# Source text:
::::::::
Tracking the evolution of NAFLD through a non-invasive lipidomic test that accurately discriminates NASH from steatosis

2017 
Objectives Nonalcoholic fatty liver disease (NAFLD) includes a spectrum of histological phenotypes including steatosis, steatohepatitis (NASH) and fibrosis. While liver biopsy is the reference for diagnosis, it is invasive and associated with procedural risks and sampling variability. There is urgent need for a noninvasive diagnostic procedure. Recently, we have described a serum-based lipidomic signature associated with NAFLD able to fulfill these unmet diagnostic needs by: differentiating NAFLD from healthy cohort; discriminating between steatosis and NASH. The aim of this study is to validate this non-invasive assay using blind-histology as a reference standard and apply it in the follow-up of the patients. Method Thirty patients were enrolled as a blind, biopsy-proven NAFLD cohort, collecting serum at the time of liver biopsy. Patients were prescribed hypocaloric diet (1500kcal/day) and aerobic exercise (30-60min/day), monitored for 2-5 years, when a serum sample was collected. Metabolic syndrome was assessed based on the presence of at least three of the conditions listed by the NCEP ATPIII. The lipidomic test was based on 467 biopsy-proven patients and two BMI-dependent logistic regression algorithms discriminating between: NAFLD-healthy liver (assay name: OWLiver Care); and NASH-steatosis (OWLiver). The diagnostic performances of both assays were assessed by the ROC curve: 0.90±0.02 and 0.95±0.01, respectively. Results Applied to the independent biopsy-proven cohort (33%female, weight=86±15kg; BMI=32±5kg/m 2 ), the test diagnosed correctly 28 out of 30 patients, misclassifying one patient having NASH with NAS score=2, but presenting metabolic syndrome; and one patient as having steatosis with NAS score=5, although without ballooning. Once validated, the test was applied to the follow-up of the patients (weight=84±14kg; BMI=31±4kg/m 2 ). 31% of the patients lose at least 5% of baseline body weight. Among those responders, 50% improved their diagnosis presenting positive post-interventional shifts from NASH to steatosis or steatosis to healthy liver. The original diagnosis remained unchanged for the 95% of the non-responder patients. Conclusions The results obtained in the independent cohort support the feasibility of these lipidomic tests as a noninvasive tool for NAFLD diagnosis and to monitor the disease progression/regression while circumventing the need for repeat liver biopsy.
::::::::
# Your goal:
Which histological phenotypes of nonalcoholic fatty liver disease does the NAFLD abstract above list?
::::::::
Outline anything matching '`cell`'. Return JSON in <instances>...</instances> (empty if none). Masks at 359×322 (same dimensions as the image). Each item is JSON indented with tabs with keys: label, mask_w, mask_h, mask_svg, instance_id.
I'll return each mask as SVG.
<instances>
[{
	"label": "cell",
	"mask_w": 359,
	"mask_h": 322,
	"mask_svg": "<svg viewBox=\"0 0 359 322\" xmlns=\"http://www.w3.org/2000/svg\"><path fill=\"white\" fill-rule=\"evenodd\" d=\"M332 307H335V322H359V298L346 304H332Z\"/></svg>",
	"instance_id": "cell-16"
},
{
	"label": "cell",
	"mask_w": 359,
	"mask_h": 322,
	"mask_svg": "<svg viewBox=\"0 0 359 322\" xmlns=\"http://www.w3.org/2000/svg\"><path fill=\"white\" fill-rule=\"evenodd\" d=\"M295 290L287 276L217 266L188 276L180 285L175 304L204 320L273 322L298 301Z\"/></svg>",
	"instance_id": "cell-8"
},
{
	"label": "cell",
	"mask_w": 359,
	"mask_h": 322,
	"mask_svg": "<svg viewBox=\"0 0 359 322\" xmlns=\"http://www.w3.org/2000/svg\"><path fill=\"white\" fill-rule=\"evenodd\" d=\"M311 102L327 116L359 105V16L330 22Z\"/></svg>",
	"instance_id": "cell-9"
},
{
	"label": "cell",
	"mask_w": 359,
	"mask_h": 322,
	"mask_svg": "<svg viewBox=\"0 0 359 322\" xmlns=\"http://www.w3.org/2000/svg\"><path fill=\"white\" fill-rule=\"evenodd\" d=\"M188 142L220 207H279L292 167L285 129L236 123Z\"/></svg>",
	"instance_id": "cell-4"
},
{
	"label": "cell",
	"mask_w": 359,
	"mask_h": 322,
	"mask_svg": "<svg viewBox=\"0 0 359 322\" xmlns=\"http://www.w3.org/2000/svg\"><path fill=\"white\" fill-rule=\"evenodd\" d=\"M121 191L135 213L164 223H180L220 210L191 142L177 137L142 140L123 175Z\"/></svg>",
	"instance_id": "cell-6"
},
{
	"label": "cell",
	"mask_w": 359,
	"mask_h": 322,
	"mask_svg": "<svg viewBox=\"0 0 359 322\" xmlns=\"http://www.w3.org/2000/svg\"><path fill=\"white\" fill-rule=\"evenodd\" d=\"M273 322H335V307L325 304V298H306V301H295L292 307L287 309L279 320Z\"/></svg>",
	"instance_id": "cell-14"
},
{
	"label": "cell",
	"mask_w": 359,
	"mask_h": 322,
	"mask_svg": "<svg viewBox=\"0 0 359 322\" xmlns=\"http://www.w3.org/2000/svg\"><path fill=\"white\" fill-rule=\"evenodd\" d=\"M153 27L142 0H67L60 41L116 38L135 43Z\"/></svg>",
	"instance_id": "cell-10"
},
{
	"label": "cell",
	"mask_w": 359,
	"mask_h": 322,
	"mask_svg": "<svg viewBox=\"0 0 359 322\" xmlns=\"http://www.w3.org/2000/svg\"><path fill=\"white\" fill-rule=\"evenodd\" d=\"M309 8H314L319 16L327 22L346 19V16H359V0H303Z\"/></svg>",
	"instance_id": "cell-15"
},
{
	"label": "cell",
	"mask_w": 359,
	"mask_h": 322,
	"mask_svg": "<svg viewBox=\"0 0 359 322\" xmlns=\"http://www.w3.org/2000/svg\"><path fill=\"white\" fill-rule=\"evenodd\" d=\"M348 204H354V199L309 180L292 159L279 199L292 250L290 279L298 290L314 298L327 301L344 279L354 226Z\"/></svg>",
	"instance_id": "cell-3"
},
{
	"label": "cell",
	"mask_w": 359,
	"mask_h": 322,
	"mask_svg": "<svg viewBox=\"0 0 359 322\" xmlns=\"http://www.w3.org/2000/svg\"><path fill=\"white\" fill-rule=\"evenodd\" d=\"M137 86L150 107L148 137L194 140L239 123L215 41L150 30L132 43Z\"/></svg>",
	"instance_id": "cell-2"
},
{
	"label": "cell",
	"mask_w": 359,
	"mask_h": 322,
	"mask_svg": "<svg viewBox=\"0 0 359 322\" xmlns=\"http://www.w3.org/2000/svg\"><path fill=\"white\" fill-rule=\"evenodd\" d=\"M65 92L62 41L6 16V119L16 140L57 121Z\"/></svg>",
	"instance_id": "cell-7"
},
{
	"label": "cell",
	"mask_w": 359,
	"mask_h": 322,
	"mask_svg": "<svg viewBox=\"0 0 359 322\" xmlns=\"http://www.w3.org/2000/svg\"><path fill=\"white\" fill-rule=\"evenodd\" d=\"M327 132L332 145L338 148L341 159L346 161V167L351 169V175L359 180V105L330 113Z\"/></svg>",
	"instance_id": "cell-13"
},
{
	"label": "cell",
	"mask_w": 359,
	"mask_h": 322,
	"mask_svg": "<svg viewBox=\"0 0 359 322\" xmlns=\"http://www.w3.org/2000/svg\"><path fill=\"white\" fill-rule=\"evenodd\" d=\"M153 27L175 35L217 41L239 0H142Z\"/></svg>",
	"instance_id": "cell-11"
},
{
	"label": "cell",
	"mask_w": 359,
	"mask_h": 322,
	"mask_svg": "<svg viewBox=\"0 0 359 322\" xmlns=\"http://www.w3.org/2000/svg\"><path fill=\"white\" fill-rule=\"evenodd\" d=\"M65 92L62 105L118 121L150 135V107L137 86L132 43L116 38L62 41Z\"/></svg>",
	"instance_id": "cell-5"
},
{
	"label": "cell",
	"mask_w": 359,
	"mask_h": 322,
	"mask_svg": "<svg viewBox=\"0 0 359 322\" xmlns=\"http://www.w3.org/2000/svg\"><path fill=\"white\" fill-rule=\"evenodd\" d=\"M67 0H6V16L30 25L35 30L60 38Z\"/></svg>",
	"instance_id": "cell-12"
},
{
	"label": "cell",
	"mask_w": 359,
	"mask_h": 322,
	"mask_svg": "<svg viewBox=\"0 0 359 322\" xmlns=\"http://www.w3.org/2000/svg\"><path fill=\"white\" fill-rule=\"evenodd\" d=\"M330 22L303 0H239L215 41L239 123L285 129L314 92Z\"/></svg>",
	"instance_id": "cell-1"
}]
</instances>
::::::::
# Task output:
Steatosis, steatohepatitis (NASH), and fibrosis.